Harry is played by Paul Mescal, who recently gained attention with his starring role in Aftersun. | Photo: Chris Harris

Adam, trying to fulfill his need for emotional, sexual or familial intimacy, is quite a supporting character in his own right. He understands well that the ability to be close to someone, to open up, can be double-edged. Although it breaks him out of isolation, it also opens old wounds.

Being gay no longer means living alone, Adam tells his mother. Rather, he convinces himself. It still bears the stamp of an era when homophobia was taken for granted and people with a different orientation were afraid to express their identity in any way. Therefore, they looked for love and support in the family. But this is where Adam lost.

Both of his traumas, from discrimination and the death of his parents, the narrative slowly interweaves with elements of the supernatural. Adam confides in Harry how the loss of those closest to him ended his childhood prematurely, while discussing his love life with his father and mother.

Despite the ubiquitous sadness, the shots are dominated by warm colors evoking a welcoming homely atmosphere. We thus perceive more clearly that Adam, alienated above all from himself, feels himself to be a stranger in every environment. The dreamlike visuals, along with the ethereal music of French pianist Emilie Levienaise-Farrouch, create the promise of some deeper mystery. But it remains unfulfilled. The touch of mysticism rather obscures the simplicity of the subject.

The movie All My Foreigners is in the Disney+ video library with Czech subtitles. | Video: Disney+

Scars from the past

Thanks to the soulful speech of the actors, the unhurried conversations seem civil and genuine, but the topics are soon exhausted and continue to be diluted. Narratives tending toward predictable catharsis don’t even present ideas that Andrew Haigh wouldn’t have expressed better in his previous films The Weekend and 45 Years or the Search series.

Again, it tells about characters who have unhealed scars from the past and do not live in accordance with their identity.

In addition to the spiritual motif and intergenerational dialogue, the novelty is especially the autobiographical dimension. It is no coincidence that Adam makes a living writing scripts and that the crew filmed the scenes with his parents in the house where Andrew Haigh grew up.

The almost depopulated world through which the uprooted hero wanders resembles blank pages waiting to be filled with words.

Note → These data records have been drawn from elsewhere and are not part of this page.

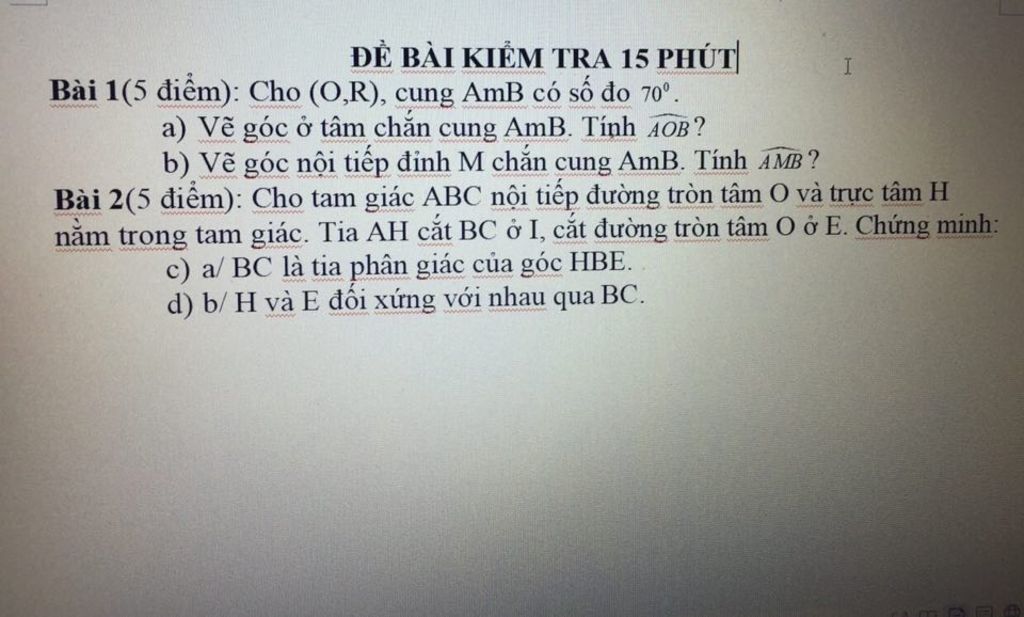 ĐỀ BÀI KIỂM TRA 15 PHÚT

Bài 1(5 điểm): Cho (O,R), cung AmB có số đo $70^0$.

a) Vẽ góc ở tâm chắn cung AmB. Tính $\widehat{AOB}$?

b) Vẽ góc nội tiếp đỉnh M chắn cung AmB. Tính $\widehat{AMB}$?

Bài 2(5 điểm): Cho tam giác ABC nội tiếp đường tròn tâm O và trực tâm H nằm trong tam giác. Tia AH cắt BC ở I, cắt đường tròn tâm O ở E. Chứng minh:

c) a/ BC là tia phân giác của góc HBE.

d) b/ H và E đối xứng với nhau qua BC.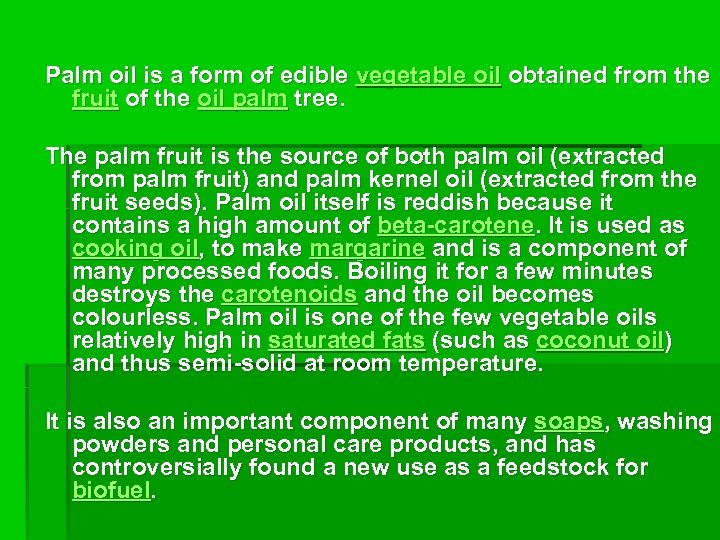 Palm oil is a form of edible vegetable oil obtained from the fruit of the oil palm tree.

The palm fruit is the source of both palm oil (extracted from palm fruit) and palm kernel oil (extracted from the fruit seeds). Palm oil itself is reddish because it contains a high amount of beta-carotene. It is used as cooking oil, to make margarine and is a component of many processed foods. Boiling it for a few minutes destroys the carotenoids and the oil becomes colourless. Palm oil is one of the few vegetable oils relatively high in saturated fats (such as coconut oil) and thus semi-solid at room temperature.

It is also an important component of many soaps, washing powders and personal care products, and has controversially found a new use as a feedstock for biofuel.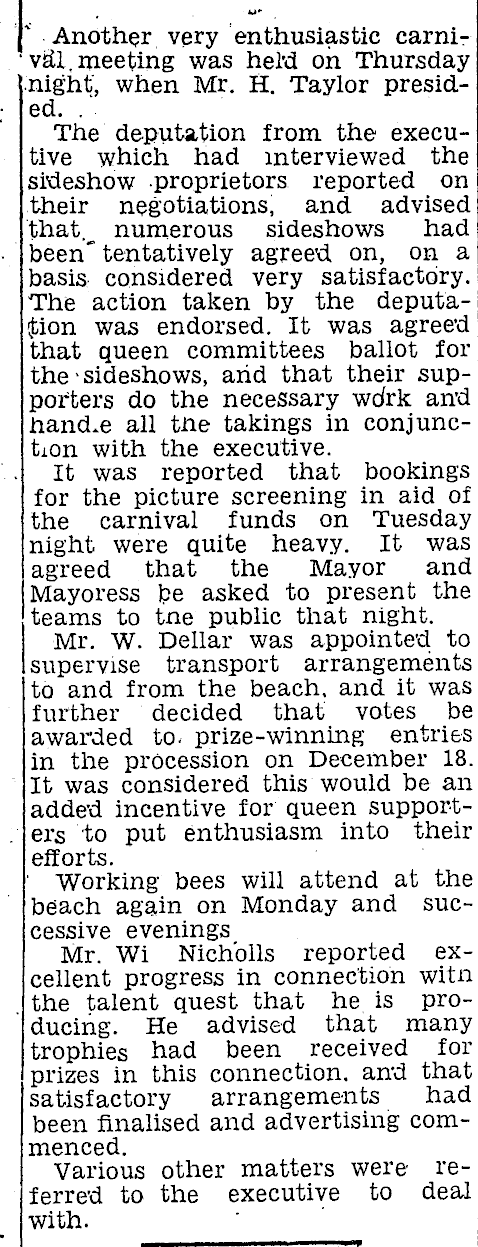 Another very enthusiastic carnival meeting was held on Thursday night, when Mr. H. Taylor presided.

The deputation from the executive which had interviewed the sideshow proprietors reported on their negotiations, and advised that numerous sideshows had been tentatively agreed on, on a basis considered very satisfactory. The action taken by the deputation was endorsed. It was agreed that queen committees ballot for the sideshows, and that their supporters do the necessary work and hand.e all tne takings in conjunction with the executive.

It was reported that bookings for the picture screening in aid of the carnival funds on Tuesday night were quite heavy. It was agreed that the Mayor and Mayoress be asked to present the teams to tne public that night.

Mr. W. Dellar was appointed to supervise transport arrangements to and from the beach, and it was further decided that votes be awarded to prize-winning entries in the procession on December 18. It was considered this would be an added incentive for queen supporters to put enthusiasm into their efforts.

Working bees will attend at the beach again on Monday and successive evenings

Mr. Wi Nicholls reported excellent progress in connection witn the talent quest that he is producing. He advised that many trophies had been received for prizes in this connection, and that satisfactory arrangements had been finalised and advertising commenced.

Various other matters were referred to the executive to deal with.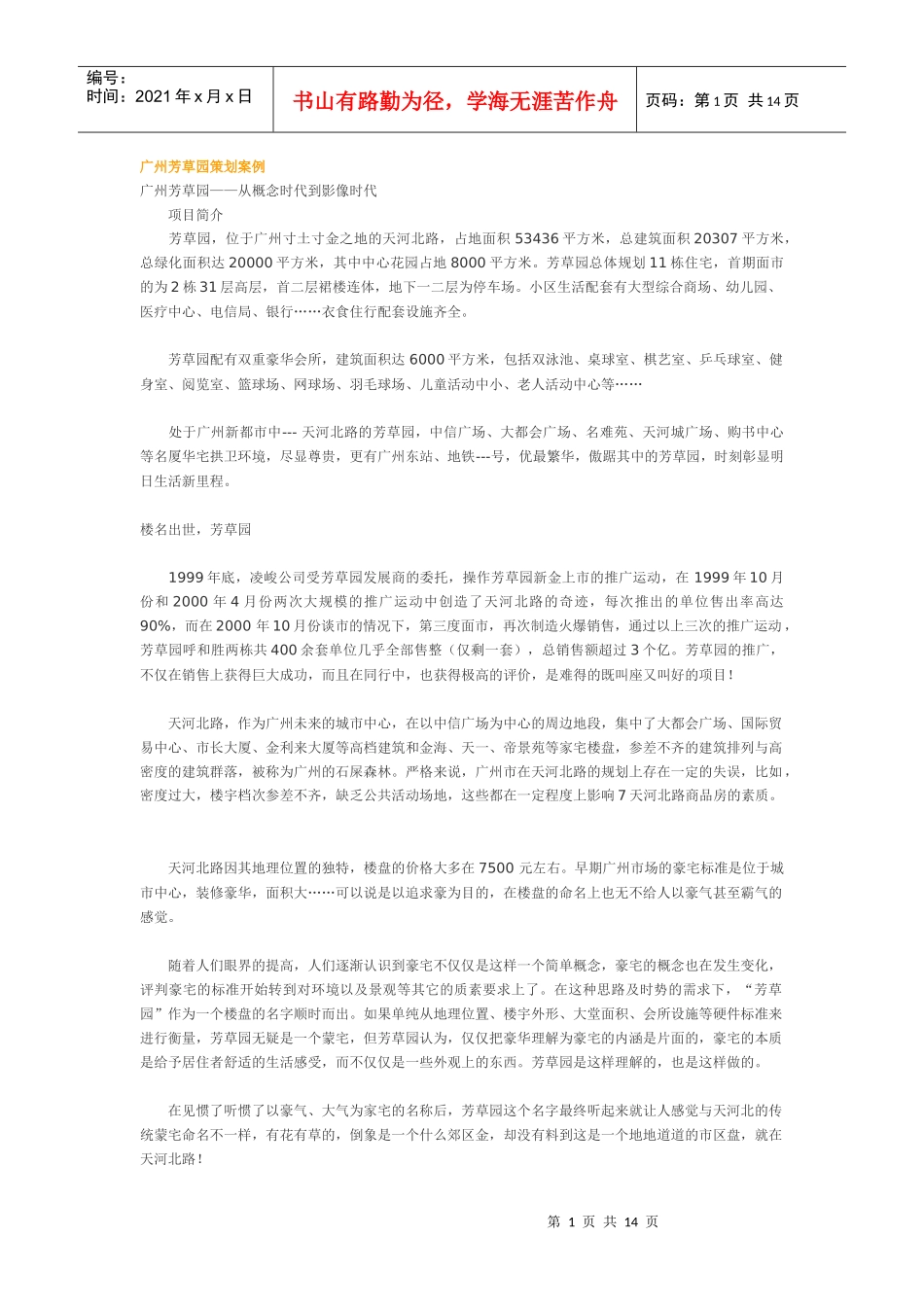 编号：
时间：2021 年 x 月 x 日

书山有路勤为径，学海无涯苦作舟

页码：第 1 页 共 14 页

广州芳草园策划案例

广州芳草园——从概念时代到影像时代

项目简介

芳草园，位于广州寸土寸金之地的天河北路，占地面积 53436 平方米，总建筑面积 20307 平方米，总绿化面积达 20000 平方米，其中中心花园占地 8000 平方米。芳草园总体规划 11 栋住宅，首期面市的为 2 栋 31 层高层，首二层裙楼连体，地下一二层为停车场。小区生活配套有大型综合商场、幼儿园、医疗中心、电信局、银行……衣食住行配套设施齐全。

芳草园配有双重豪华会所，建筑面积达 6000 平方米，包括双泳池、桌球室、棋艺室、乒乓球室、健身室、阅览室、篮球场、网球场、羽毛球场、儿童活动中小、老人活动中心等……

处于广州新都市中--- 天河北路的芳草园，中信广场、大都会广场、名难苑、天河城广场、购书中心等名厦华宅拱卫环境，尽显尊贵，更有广州东站、地铁---号，优最繁华，傲踞其中的芳草园，时刻彰显明日生活新里程。

楼名出世，芳草园

1999 年底，凌峻公司受芳草园发展商的委托，操作芳草园新金上市的推广运动，在 1999 年 10 月份和 2000 年 4 月份两次大规模的推广运动中创造了天河北路的奇迹，每次推出的单位售出率高达 90%，而在 2000 年 10 月份谈市的情况下，第三度面市，再次制造火爆销售，通过以上三次的推广运动，芳草园呼和胜两栋共 400 余套单位几乎全部售整（仅剩一套），总销售额超过 3 个亿。芳草园的推广，不仅在销售上获得巨大成功，而且在同行中，也获得极高的评价，是难得的既叫座又叫好的项目！

天河北路，作为广州未来的城市中心，在以中信广场为中心的周边地段，集中了大都会广场、国际贸易中心、市长大厦、金利来大厦等高档建筑和金海、天一、帝景苑等家宅楼盘，参差不齐的建筑排列与高密度的建筑群落，被称为广州的石屎森林。严格来说，广州市在天河北路的规划上存在一定的失误，比如，密度过大，楼宇档次参差不齐，缺乏公共活动场地，这些都在一定程度上影响 7 天河北路商品房的素质。

天河北路因其地理位置的独特，楼盘的价格大多在 7500 元左右。早期广州市场的豪宅标准是位于城市中心，装修豪华，面积大……可以说是以追求豪为目的，在楼盘的命名上也无不给人以豪气甚至霸气的感觉。

随着人们眼界的提高，人们逐渐认识到豪宅不仅仅是这样一个简单概念，豪宅的概念也在发生变化，评判豪宅的标准开始转到对环境以及景观等其它的质素要求上了。在这种思路及时势的需求下，“芳草园”作为一个楼盘的名字顺时而出。如果单纯从地理位置、楼宇外形、大堂面积、会所设施等硬件标准来进行衡量，芳草园无疑是一个蒙宅，但芳草园认为，仅仅把豪华理解为豪宅的内涵是片面的，豪宅的本质是给予居住者舒适的生活感受，而不仅仅是一些外观上的东西。芳草园是这样理解的，也是这样做的。

在见惯了听惯了以豪气、大气为家宅的名称后，芳草园这个名字最终听起来就让人感觉与天河北的传统蒙宅命名不一样，有花有草的，倒象是一个什么郊区金，却没有料到这是一个地地道道的市区盘，就在天河北路！

第 1 页 共 14 页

Storytelling allows him to bridge the gaps, to bring back to life what has died out.

The vagueness of the secondary characters and the minimal connection of the fictional world to reality means that we have to guess a lot of things ourselves. Like in a dream. Therefore, a lot depends on the emotional investment of the viewer.

For some, Haigh’s fragile film about creating worlds in which everyone is welcome will remain equally remote and inaccessible throughout. He conquers others as soon as the hands of Adam and Harry, until then strangers, lightly touch for the first time.

Film

All my strangers
Directed by Andrew Haigh
The film can be seen in the Disney+ video library.